_PASSAGE SHOWN_.
>>>

The plot-twist in the film was later noted as being inspired by the 1986 Kannada film Ratha Sapthami.

== Soundtrack ==

The film's music was composed by Rajesh Roshan with lyrics by Ibrahim Ashk, Saawan Kumar Tak and Vijay Akela. Most of the songs were sung by Lucky Ali, Udit Narayan and Alka Yagnik meanwhile Kumar Sanu, Babul Supriyo and Asha Bhosle too having singles with Narayan and Sanu singing distinctively for character Rohit in first half of the film while Ali and Supriyo singing distinctively for character Raj in second half. The dancing sequences were choreographed by Farah Khan. The songs "Chand Sitare" and most notably, "Dil Ne Dil Ko Pukara" are inspired by the song Voices by Vangelis, with the latter song having that tune playing throughout the song. The film's soundtrack album sold about 8.5 to 10 million units becoming one of its decades best selling Bollywood soundtrack of all time.

<<<

_DATA SHOWN_.
>>>

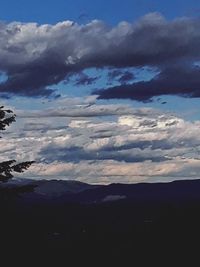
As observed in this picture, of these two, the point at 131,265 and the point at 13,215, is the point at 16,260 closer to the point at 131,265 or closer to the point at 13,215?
the point at 13,215

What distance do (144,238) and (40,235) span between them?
229 ft

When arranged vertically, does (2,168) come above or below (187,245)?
above

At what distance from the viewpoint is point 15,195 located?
36500mm

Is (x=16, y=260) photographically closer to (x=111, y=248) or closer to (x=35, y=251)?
(x=35, y=251)

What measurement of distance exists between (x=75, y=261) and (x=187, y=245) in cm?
1768

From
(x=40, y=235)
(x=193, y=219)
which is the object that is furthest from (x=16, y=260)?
(x=193, y=219)

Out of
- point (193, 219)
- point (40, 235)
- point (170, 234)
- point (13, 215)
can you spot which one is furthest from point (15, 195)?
point (193, 219)

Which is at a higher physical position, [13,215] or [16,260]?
[13,215]

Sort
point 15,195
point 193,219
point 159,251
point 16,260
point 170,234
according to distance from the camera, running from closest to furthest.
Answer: point 15,195, point 16,260, point 159,251, point 170,234, point 193,219

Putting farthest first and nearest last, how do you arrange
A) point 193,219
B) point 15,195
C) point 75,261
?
point 193,219, point 75,261, point 15,195

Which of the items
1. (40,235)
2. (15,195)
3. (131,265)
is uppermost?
(15,195)

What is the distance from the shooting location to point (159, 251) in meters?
89.7

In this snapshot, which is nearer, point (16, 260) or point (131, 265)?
point (16, 260)

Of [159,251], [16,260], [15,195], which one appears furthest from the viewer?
[159,251]
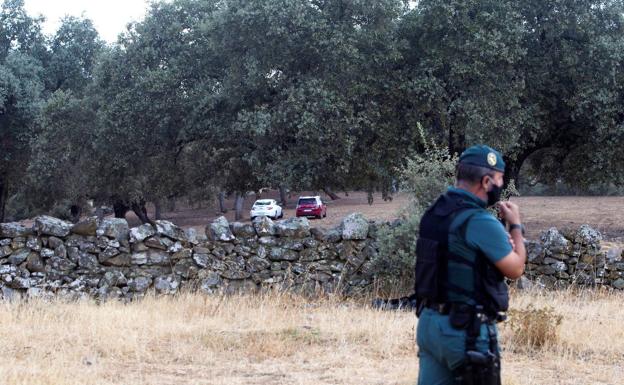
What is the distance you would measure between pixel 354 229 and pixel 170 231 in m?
2.97

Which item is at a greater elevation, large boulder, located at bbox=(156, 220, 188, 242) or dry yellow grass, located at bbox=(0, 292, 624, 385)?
large boulder, located at bbox=(156, 220, 188, 242)

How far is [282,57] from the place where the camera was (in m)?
17.2

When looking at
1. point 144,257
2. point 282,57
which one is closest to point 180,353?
point 144,257

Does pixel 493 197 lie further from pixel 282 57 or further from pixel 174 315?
Answer: pixel 282 57

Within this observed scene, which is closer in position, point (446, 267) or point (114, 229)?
point (446, 267)

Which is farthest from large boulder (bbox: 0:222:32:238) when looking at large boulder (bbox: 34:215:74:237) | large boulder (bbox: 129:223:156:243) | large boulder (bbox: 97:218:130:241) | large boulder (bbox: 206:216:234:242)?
large boulder (bbox: 206:216:234:242)

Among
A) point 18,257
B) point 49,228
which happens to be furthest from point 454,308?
point 18,257

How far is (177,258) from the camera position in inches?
436

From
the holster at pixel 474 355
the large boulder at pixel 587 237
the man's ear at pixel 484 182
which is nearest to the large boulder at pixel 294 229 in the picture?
the large boulder at pixel 587 237

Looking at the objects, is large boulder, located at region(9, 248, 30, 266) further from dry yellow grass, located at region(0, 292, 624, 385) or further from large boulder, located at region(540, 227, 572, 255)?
large boulder, located at region(540, 227, 572, 255)

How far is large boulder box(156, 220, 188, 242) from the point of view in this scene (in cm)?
1108

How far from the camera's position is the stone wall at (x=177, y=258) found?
1088 cm

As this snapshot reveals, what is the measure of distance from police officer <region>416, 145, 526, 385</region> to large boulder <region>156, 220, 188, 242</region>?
783 centimetres

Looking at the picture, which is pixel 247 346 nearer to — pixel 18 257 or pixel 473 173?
pixel 473 173
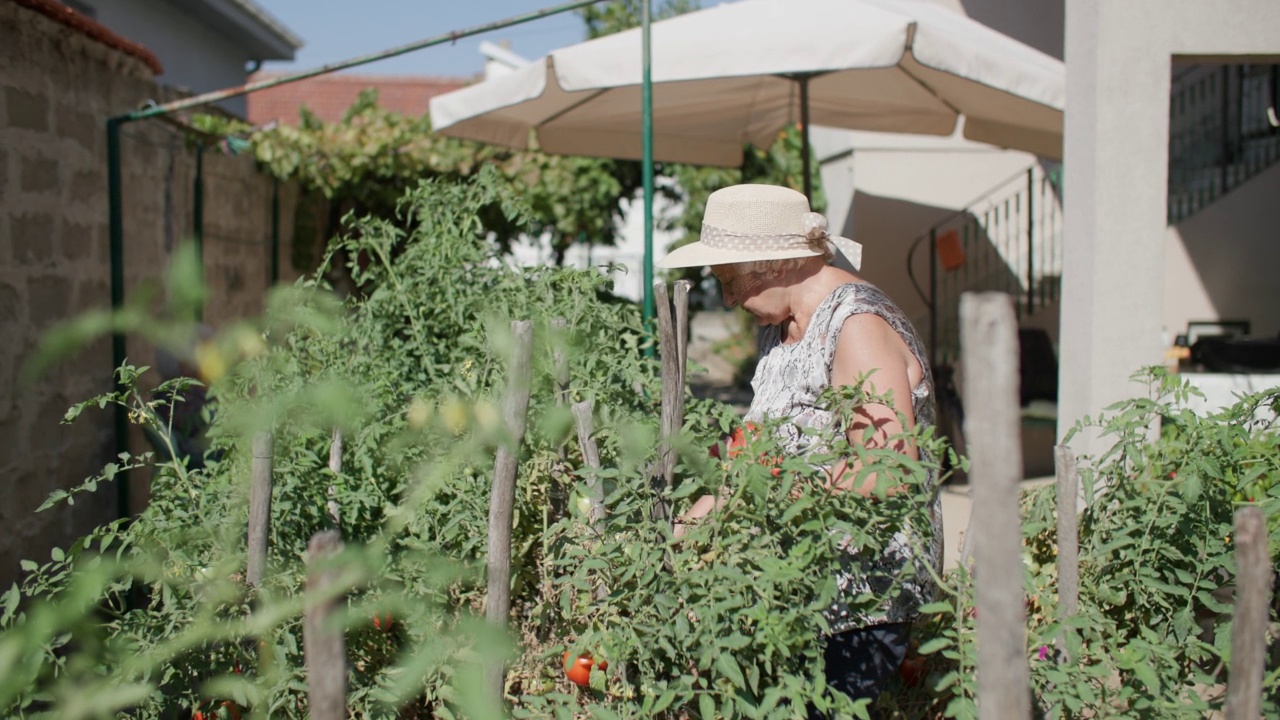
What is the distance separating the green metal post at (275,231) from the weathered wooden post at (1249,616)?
6.13 meters

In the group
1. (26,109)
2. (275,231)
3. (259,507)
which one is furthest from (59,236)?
(275,231)

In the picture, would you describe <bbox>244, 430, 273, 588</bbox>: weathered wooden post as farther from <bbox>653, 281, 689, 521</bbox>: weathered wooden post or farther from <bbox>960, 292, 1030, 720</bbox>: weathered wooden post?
<bbox>960, 292, 1030, 720</bbox>: weathered wooden post

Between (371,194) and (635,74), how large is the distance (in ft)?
11.7

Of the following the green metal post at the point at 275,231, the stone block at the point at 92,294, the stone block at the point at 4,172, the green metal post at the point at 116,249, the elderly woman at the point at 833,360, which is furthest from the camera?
the green metal post at the point at 275,231

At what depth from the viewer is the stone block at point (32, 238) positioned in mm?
3438

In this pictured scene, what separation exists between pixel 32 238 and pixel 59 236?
20cm

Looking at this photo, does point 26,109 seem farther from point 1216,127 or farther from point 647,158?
point 1216,127

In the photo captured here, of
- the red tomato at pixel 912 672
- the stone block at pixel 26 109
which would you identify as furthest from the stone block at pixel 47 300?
the red tomato at pixel 912 672

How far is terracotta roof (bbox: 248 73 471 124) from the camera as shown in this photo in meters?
21.6

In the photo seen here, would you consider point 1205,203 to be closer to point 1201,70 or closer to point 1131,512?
point 1201,70

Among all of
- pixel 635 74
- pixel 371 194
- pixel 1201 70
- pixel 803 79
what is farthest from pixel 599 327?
pixel 1201 70

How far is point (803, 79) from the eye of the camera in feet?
16.7

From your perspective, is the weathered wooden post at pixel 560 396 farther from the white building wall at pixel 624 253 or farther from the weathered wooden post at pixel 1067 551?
the weathered wooden post at pixel 1067 551

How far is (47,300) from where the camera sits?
3625 mm
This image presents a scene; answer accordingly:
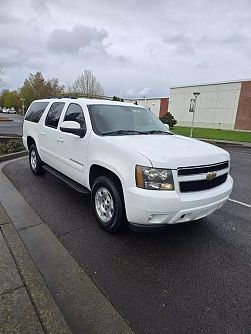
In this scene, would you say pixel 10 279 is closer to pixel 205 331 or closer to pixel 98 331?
pixel 98 331

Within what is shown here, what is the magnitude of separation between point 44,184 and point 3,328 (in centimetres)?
401

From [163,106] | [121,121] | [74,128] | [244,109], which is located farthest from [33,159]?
[163,106]

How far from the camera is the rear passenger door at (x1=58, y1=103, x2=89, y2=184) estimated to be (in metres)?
4.11

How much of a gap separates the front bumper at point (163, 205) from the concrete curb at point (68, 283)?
908 mm

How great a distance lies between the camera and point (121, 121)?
4.25 m

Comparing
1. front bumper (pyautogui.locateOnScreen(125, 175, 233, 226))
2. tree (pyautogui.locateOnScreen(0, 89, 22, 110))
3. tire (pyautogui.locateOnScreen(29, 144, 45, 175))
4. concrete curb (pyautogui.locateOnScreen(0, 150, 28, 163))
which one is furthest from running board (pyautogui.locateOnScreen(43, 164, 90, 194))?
tree (pyautogui.locateOnScreen(0, 89, 22, 110))

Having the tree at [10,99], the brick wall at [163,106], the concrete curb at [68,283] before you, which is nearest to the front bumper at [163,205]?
the concrete curb at [68,283]

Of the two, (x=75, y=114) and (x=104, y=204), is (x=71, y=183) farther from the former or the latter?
(x=75, y=114)

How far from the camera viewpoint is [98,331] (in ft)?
6.92

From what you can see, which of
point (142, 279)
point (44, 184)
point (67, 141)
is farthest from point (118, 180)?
point (44, 184)

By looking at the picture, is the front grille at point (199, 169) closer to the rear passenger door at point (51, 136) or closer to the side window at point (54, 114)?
the rear passenger door at point (51, 136)

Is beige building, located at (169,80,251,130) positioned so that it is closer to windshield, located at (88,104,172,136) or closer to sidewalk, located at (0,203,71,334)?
windshield, located at (88,104,172,136)

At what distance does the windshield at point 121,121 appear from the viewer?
Result: 13.1 feet

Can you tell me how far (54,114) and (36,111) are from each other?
4.17 ft
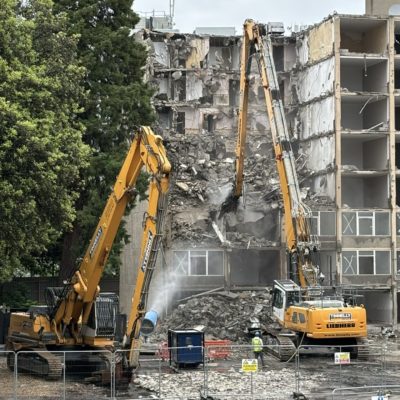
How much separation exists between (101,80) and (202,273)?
1504 cm

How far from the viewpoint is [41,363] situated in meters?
29.4

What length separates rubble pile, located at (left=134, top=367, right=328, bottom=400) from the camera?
88.8 ft

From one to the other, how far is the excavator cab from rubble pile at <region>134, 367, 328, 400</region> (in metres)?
6.63

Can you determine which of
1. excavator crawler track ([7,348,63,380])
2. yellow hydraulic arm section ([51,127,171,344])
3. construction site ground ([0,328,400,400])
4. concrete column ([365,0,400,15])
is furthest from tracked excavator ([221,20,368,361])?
concrete column ([365,0,400,15])

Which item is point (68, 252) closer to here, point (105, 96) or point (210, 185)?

<<<

_STATED EXERCISE A_.
Does each statement agree with the soundtrack passage? Answer yes or no for each and quote the words of the passage that decide it.
(i) Farah Khan choreographed the dancing sequences.
(ii) Vijay Akela composed the film's music.
(iii) The soundtrack album sold about 8.5 to 10 million units.
_STATED EXERCISE B_.
Reproduce the entries verbatim, starting at the line that contains "What length separates" and ending at the last line of the entries, both included.

_WORKED ANSWER A_.
(i) Yes: "The dancing sequences were choreographed by Farah Khan."
(ii) No: "The film's music was composed by Rajesh Roshan with lyrics by Ibrahim Ashk, Saawan Kumar Tak and Vijay Akela."
(iii) Yes: "The film's soundtrack album sold about 8.5 to 10 million units"

_WORKED ANSWER B_.
What length separates rubble pile, located at (left=134, top=367, right=328, bottom=400) from the camera?
88.8 ft

From one to the other, how far is the excavator cab from rubble pile at <region>134, 367, 328, 400</region> (in metres)?
6.63

Can you determine which of
1. excavator crawler track ([7,348,63,380])
2. yellow hydraulic arm section ([51,127,171,344])
3. construction site ground ([0,328,400,400])
4. concrete column ([365,0,400,15])
is furthest from tracked excavator ([221,20,368,361])?
concrete column ([365,0,400,15])

Which item is point (68, 252) closer to here, point (105, 96) or point (210, 185)?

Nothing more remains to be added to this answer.